Dans le mur d’une économie de rente

Au début des années 2000, certains experts français proches du Kremlin prétendaient que “La Russie n’est plus une économie de rente”, grâce à la stratégie de diversification mise en oeuvre par V. Poutine. Depuis, celui-ci a reconnu plusieurs fois pour le déplorer que la Russie demeure une économie de rente, excessivement dépendante des hydrocarbures. La baisse des prix du pétrole, en partie sous l’effet du ralentissement de la croissance des pays émergents, a contribué à mettre l’économie russe dans le mur. Les résultats économiques pour 2014 et 2015 sont médiocres. A Moscou, les locataires en profitent pour renégocier leur loyer à la baisse de plus de 20%. Depuis le début de l’année 2014, le rouble a perdu plus de 42% de sa valeur face  à l’euro. La chute des cours des matières premières plombe le budget de l’Etat. La fuite des capitaux avoisine 80 milliards de dollars par an, ce qui pénalise les investissements, donc les perspectives de croissance. Les sanctions qui font suite à la guerre en Ukraine pénalisent l’exportation vers la Russie des technologies utiles à l’exploration de nouveaux champs d’hydrocarbures.
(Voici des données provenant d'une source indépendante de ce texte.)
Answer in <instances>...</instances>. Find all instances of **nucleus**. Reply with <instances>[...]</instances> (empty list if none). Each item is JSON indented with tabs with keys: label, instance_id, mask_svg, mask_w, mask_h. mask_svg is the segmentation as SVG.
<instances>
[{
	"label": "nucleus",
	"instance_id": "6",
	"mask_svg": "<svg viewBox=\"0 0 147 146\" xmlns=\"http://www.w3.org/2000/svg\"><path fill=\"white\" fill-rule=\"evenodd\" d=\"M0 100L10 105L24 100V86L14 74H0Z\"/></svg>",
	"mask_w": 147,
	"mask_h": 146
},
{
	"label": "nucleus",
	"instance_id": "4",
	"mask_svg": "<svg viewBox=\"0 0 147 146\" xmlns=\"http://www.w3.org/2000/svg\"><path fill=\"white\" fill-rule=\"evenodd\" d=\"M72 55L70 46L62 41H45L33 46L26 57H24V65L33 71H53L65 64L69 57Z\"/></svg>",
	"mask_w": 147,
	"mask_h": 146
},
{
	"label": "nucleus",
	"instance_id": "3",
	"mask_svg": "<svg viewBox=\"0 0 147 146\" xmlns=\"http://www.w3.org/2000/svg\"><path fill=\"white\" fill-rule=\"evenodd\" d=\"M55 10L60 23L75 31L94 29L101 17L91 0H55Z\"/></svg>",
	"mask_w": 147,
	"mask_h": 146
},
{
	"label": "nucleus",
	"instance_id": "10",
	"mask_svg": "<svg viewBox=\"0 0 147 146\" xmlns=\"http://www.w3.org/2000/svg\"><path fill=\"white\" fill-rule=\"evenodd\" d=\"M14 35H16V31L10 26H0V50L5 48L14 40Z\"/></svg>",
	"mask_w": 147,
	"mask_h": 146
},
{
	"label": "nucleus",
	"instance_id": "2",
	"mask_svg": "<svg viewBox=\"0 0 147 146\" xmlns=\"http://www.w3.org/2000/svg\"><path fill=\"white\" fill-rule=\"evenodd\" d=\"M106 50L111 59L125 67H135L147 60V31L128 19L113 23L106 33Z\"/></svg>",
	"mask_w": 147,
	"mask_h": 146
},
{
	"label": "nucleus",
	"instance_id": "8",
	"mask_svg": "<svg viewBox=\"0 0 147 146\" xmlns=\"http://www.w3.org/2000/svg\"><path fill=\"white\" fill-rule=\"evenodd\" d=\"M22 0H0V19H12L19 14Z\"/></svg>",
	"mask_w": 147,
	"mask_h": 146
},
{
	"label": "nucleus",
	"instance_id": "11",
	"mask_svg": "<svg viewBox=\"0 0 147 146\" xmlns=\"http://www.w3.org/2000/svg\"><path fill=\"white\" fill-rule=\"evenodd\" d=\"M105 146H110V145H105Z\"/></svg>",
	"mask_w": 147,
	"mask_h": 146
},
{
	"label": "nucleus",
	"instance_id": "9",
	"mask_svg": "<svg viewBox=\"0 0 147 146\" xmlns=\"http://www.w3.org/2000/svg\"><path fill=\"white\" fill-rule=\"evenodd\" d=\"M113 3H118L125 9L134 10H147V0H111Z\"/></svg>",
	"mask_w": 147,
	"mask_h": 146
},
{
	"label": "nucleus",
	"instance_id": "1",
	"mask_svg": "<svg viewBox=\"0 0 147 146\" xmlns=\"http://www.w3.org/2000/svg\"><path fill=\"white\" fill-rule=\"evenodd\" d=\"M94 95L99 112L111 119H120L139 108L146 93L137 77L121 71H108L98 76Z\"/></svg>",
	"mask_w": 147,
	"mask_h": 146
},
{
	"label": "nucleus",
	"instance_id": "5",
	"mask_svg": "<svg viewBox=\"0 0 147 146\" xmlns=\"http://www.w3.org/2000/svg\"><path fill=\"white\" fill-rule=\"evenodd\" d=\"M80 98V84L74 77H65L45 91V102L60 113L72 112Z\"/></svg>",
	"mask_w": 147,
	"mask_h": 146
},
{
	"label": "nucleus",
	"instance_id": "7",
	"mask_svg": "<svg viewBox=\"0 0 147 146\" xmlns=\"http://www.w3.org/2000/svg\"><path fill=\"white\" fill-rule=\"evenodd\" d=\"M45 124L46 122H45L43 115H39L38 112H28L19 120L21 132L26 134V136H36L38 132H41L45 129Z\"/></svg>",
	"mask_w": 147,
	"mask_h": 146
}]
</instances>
Dans le mur de sa démographie

Depuis trop longtemps, la Russie traverse un hiver démographique. Sa population diminue à vue d’oeil. En 1991, la population du la Russie avoisinait 149 millions d’habitants. En 2015 sa population ne compte plus que 143 millions d’habitants. Soit 6 millions de moins. Les prévisions envisagent en 2050 une Russie de 134 millions d’habitants, voire moins selon les scénarios les plus sombres (103). Cela s’explique par un nombre record d’avortements, une surmortalité infantile et des hommes adultes, une faible espérance de vie, une longue tradition de faible fécondité.

Sur le long terme, la crise démographique entre en synergie avec les difficultés économiques parce que le vieillissement de la population devrait entraîner une diminution de la population active et une augmentation des inactifs. Face à une Chine et une Inde qui pourrait chacune compter 1,3 milliard d’habitants en 2050, une Russie de vieillards risque d’éprouver quelques difficultés à contrôler l’espace et valoriser ses ressources.

Ces défis économiques et démographiques sont extrêmement difficiles à relever, alors mieux vaut détourner l’attention en traversant les frontières des voisins. Avec des médias bien en main, cela produit des effets positifs auprès de larges pans des opinions russes. Pourquoi se gêner ?

Les opinions exprimées dans ce blogue sont strictement personnelles et ne reflètent pas nécessairement celle de Global Brief ou de l’Ecole des Affaires publiques et internationales de Glendon.